Computer software not ready to beat living Dota 2 pros yet

OpenAI’s bots were knocked out of The International – the Dota 2 computer game's annual Olympics – on Thursday after they lost to human pros 2-0 in a best-of-three contest.

Dota 2 is a hugely popular online battle strategy game (think Command and Conquer meets Tolkien) played by several hundred thousand people worldwide. The aim is to storm a map, take over bases by destroying towers, and take the ultimate prize: the enemy’s “Ancient.”

Teams are made up of five players known as heroes. There is a pool of more than a hundred different hero types all with their own strengths and weaknesses.

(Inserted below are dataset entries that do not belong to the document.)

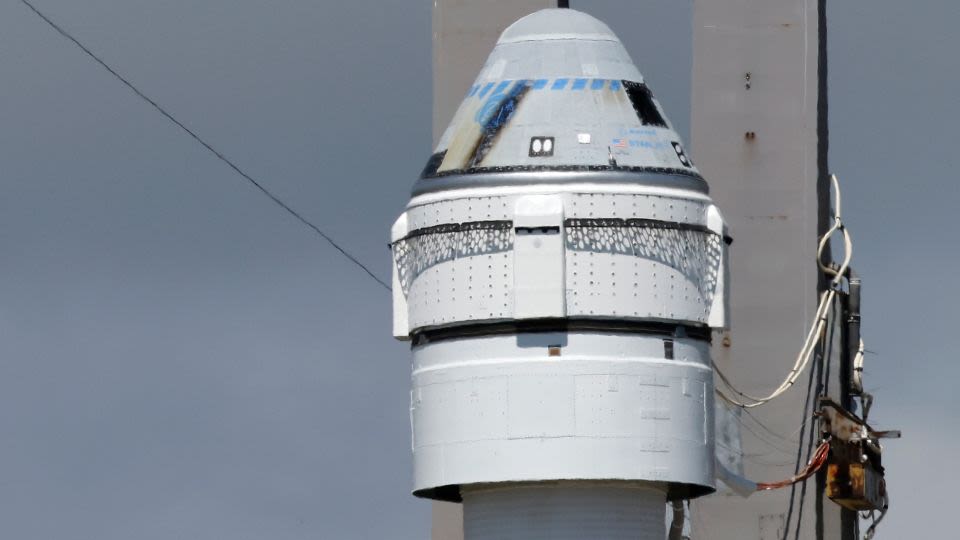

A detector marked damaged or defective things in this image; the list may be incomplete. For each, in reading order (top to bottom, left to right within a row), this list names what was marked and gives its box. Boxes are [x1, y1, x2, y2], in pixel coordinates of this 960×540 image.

rusted metal box [824, 462, 884, 512]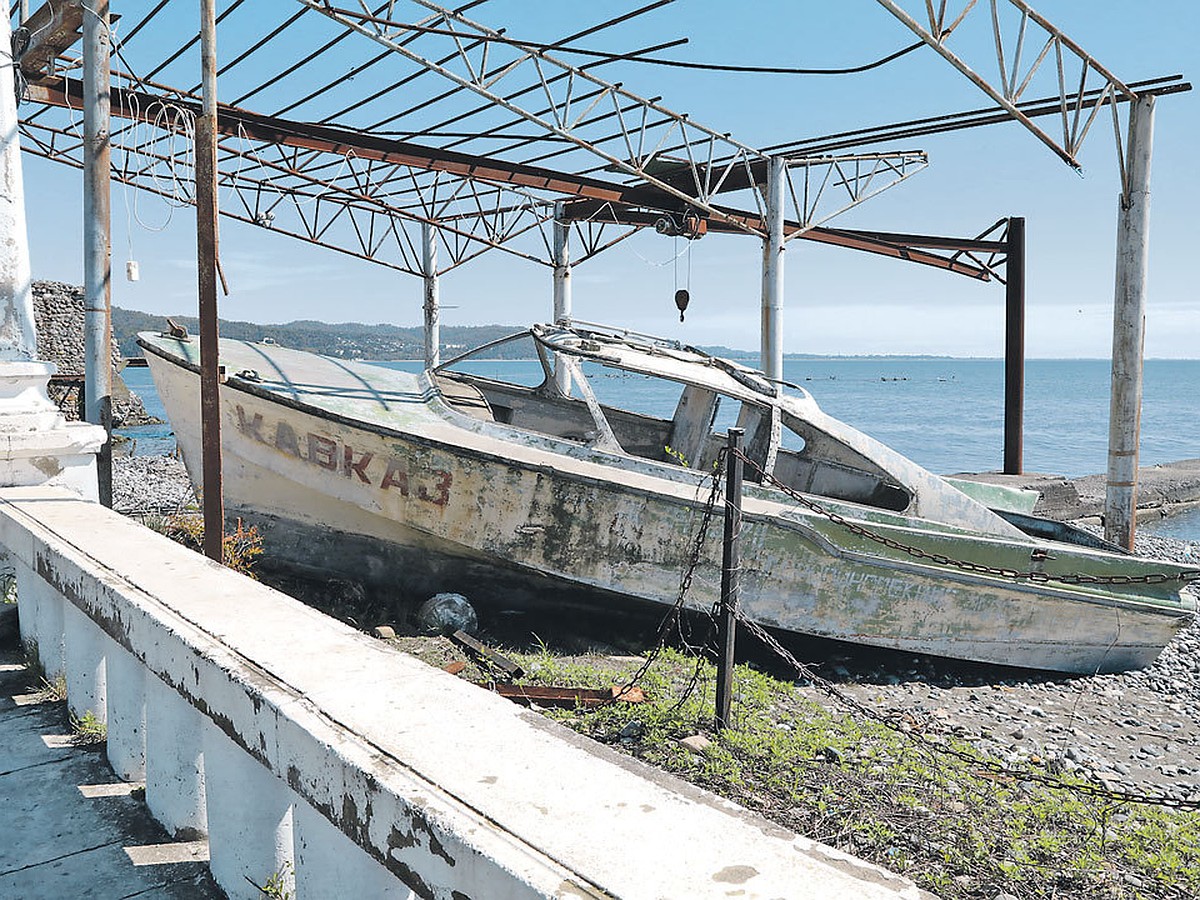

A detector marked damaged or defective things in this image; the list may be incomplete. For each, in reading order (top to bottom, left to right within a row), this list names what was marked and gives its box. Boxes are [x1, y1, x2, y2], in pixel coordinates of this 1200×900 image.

rusted metal pole [82, 0, 112, 508]
rusted metal pole [196, 0, 223, 564]
rusted metal pole [422, 220, 441, 367]
rusted metal pole [552, 205, 571, 393]
rusted metal pole [758, 158, 787, 381]
rusted metal pole [1003, 217, 1022, 480]
rusted metal pole [1104, 97, 1152, 549]
rusted metal pole [710, 429, 739, 734]
rusty chain [734, 448, 1195, 588]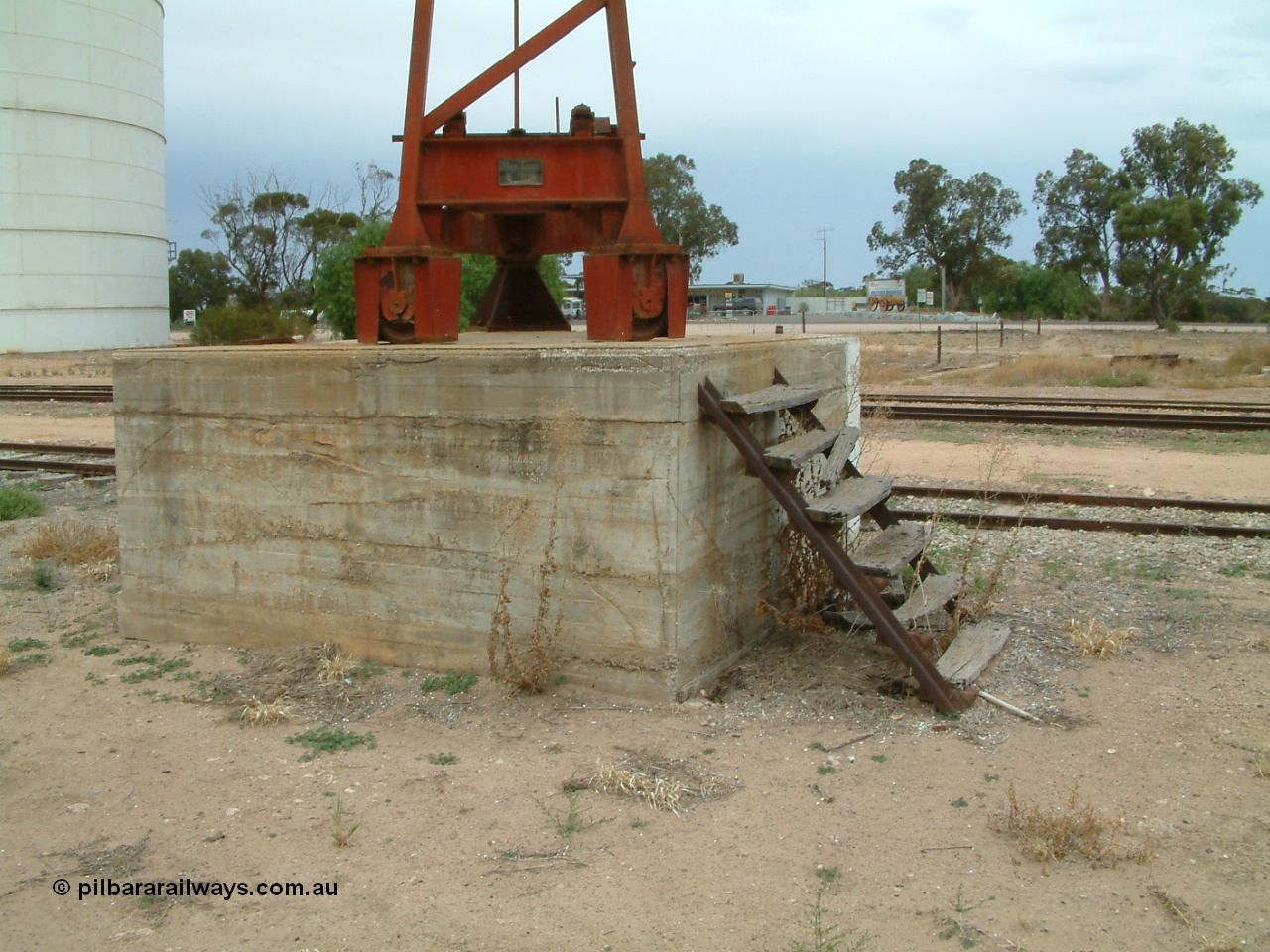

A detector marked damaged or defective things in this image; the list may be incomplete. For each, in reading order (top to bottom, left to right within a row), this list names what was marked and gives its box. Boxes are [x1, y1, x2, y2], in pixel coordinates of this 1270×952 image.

rusty metal crane [357, 0, 691, 341]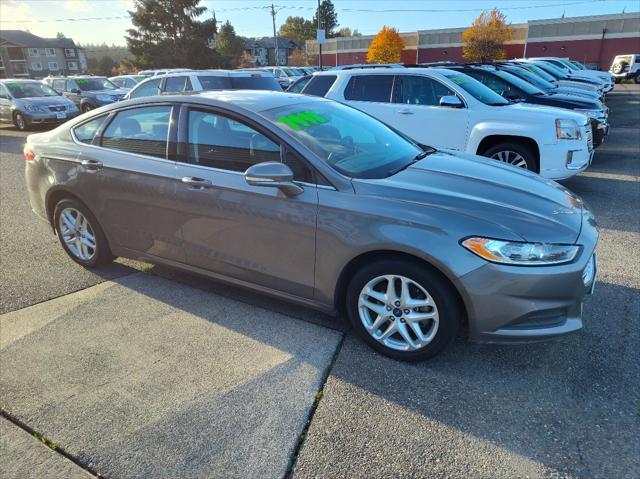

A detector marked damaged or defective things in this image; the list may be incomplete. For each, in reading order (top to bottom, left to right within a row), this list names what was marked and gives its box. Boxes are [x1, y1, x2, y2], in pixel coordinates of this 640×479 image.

pavement crack [0, 406, 104, 478]
pavement crack [282, 332, 348, 478]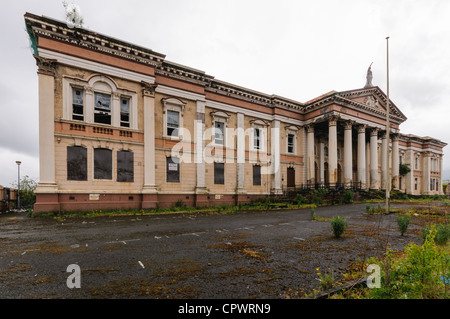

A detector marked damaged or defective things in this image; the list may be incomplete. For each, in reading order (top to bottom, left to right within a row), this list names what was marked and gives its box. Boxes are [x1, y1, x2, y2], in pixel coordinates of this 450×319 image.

broken window pane [94, 92, 111, 125]
broken window pane [67, 146, 87, 181]
broken window pane [93, 148, 112, 180]
broken window pane [116, 150, 134, 182]
cracked asphalt [0, 204, 426, 298]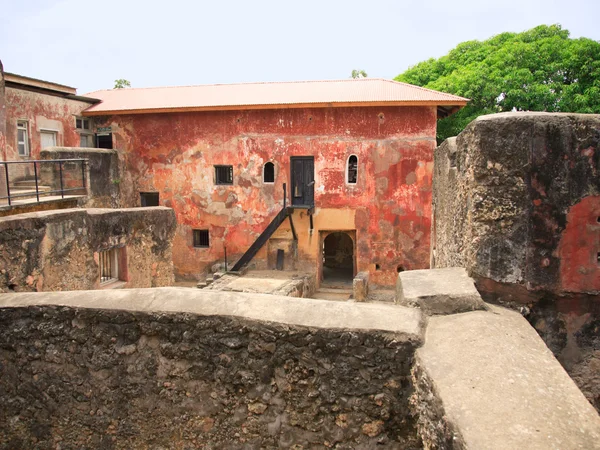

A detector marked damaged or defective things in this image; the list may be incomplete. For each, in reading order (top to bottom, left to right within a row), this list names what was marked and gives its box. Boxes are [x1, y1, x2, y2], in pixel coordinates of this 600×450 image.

rusty iron railing [0, 159, 87, 207]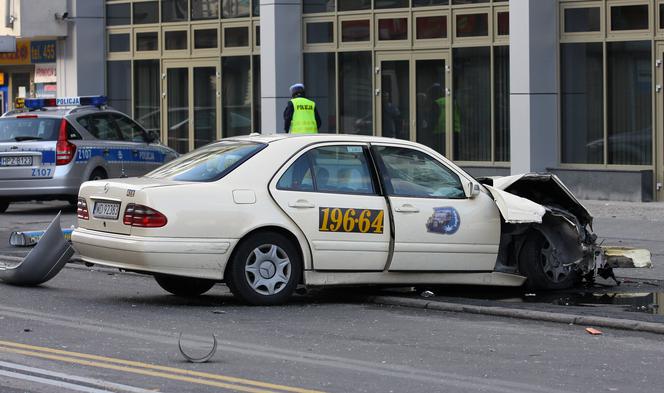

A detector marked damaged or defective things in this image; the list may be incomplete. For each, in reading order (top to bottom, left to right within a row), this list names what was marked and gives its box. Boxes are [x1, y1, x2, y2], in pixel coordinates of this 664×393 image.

broken car part [0, 211, 74, 284]
detached bumper [72, 228, 236, 280]
white damaged sedan [71, 134, 644, 304]
crashed taxi [71, 134, 648, 304]
damaged hood [480, 173, 592, 225]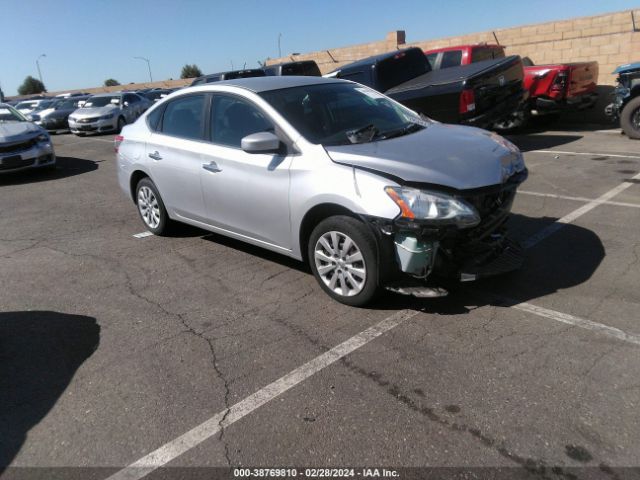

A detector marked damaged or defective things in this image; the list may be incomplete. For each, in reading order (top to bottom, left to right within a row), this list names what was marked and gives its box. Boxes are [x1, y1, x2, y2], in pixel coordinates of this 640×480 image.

damaged front bumper [368, 169, 528, 296]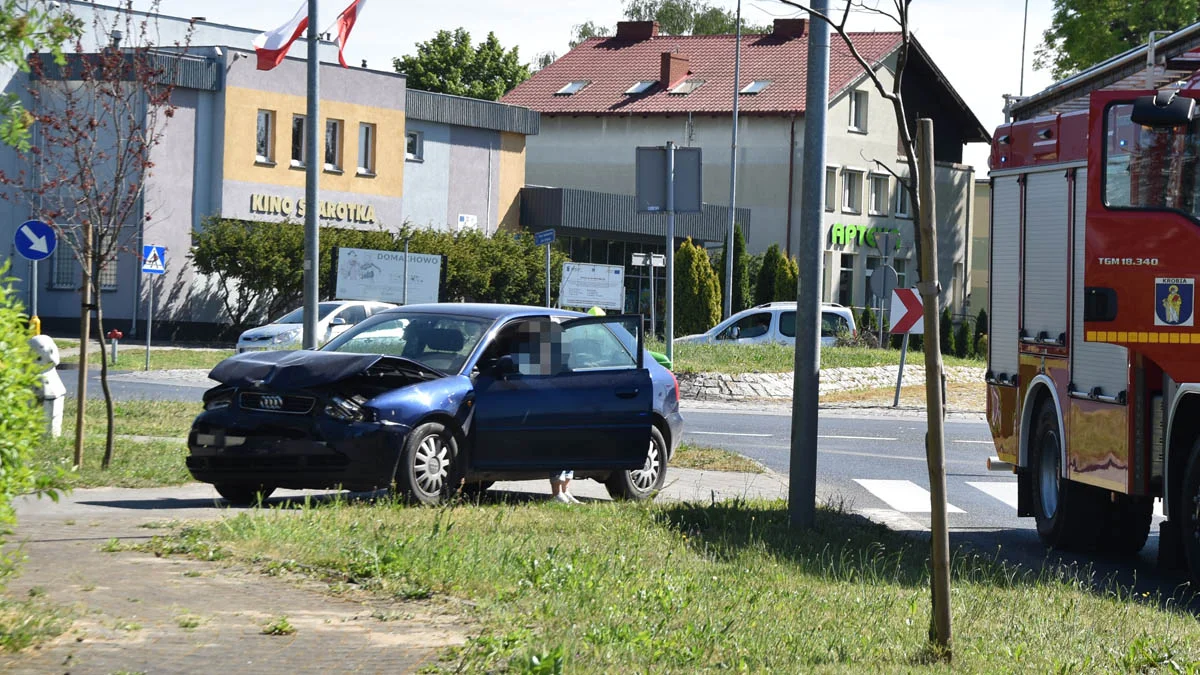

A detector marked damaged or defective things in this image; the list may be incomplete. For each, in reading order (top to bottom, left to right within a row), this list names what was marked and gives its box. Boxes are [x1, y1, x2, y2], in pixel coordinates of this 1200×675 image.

crumpled car hood [209, 348, 442, 390]
damaged blue audi [183, 304, 680, 504]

Players can also collect gold, by farming or killing enemies, to buy items such as healing potions and special abilities for their hero characters.

The OpenAI team, dubbed OpenAI Five, played against a team of former Chinese Dota 2 professionals on Thursday in its second round against humans. The machine-learning software agents looked promising at the start: OpenAI Five was less jittery and more aggressive than in the first round on Wednesday. The agents banded together to chase down enemies, and made a beeline for the towers within the first two minutes of the game.

They also looked pretty solid in the battles, and were up 9-4 in terms of kills at the start. The humans came back to narrow the kill gap and had collected gold, despite having fewer towers standing. Then nearly two thirds of the way in the match, OpenAI Five lost two towers as it fought against Roshan, a monster that drops a powerful item that allows players to respawn quickly if it is slain.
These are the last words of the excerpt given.